Jeffrey Nuccetelli was the third military UAP witness in the hearing, a sixteen-year Air Force veteran, testifying under oath that “Between 2003 and 2005, five UAP incidents occurred at Vandenberg Air Force Base, home to the National Missile Defense Project, a top national security priority.”
But the signature man under oath was KLAS’s George Knapp, the UAP journalist. He has long treated this “like a story” as he told Congress, and he has influenced a wave of people like me to take this more seriously. Knapp has won all sorts of awards for non-UAP reporting (he has broken many stories about the mob in Vegas), and he is a capital-J journalist who has investigated UFOs as thoroughly as anyone has the last few decades.
And the malfeasance that Knapp and many others have long reported on is this general story: something technological fell out of the skies at some point and the United States government picked it up. It’s advanced well beyond our comprehension, and it has been hidden away inside defense contractors like “Lockheed Martin” according to Knapp, but he also says that these defense contractors are “doing what they were asked to do” by the “CIA I think primarily.” Knapp does not believe that much progress has been made reverse-engineering this exotic technology since the 1940s, because the compartmentalized nature of SAPs does not allow for true scientific study to take place within them.
Knapp believes that these defense contractors who have kept exotic technology hidden inside the byzantine structure of Special Access Programs would “like an off-ramp, that they’d like some help with figuring out this technology at some point.” This all sounds crazy, but we also learned yesterday that Etsy witches might be real, so reality is definitely stranger than we think, and Knapp is far from the only one telling this general story. Dr.
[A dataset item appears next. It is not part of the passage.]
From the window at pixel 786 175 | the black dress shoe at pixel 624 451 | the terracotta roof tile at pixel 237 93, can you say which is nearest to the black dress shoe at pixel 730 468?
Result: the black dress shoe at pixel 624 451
Eric W. Davis, a well-respected scientist who has contracted jobs for the government for decades told the New York Times that he briefed a defense department agency in March 2020 about retrievals of “off-world vehicles not made on this earth.”
I’m not saying that this proves the government has recovered crashed UFOs, just that there are a lot of people in and around the government who are pretty certain that we have, and we are not the only ones either.
“The guy who was in charge of that [Soviet] program, Colonel Boris Sokolov, told me that their goal was to basically develop technology that would be superior to anything we had based on what they learned from UFOs,” said Knapp. The veteran journalist detailed a story where he, uh, escorted top-secret documents out of the collapsing Soviet Union in the early 1990s. Knapp submitted them to Congress which he says reveal “almost certainly the largest UFO investigation in the world.”
This is not just an American phenomenon. This is not all some psy-op. There is something strange going on in our skies and seas that countries ranging from the United States to Russia to Brazil have demonstrated a very real interest in for many decades. What this mystery is remains to be seen, but we will never find out if we can’t find a way to protect the people risking their livelihoods to tell us about it. There are a million moving targets in UFO world and most of them are bullshit, but we should never lose sight of the fact that humanity lies at the core of this mystery.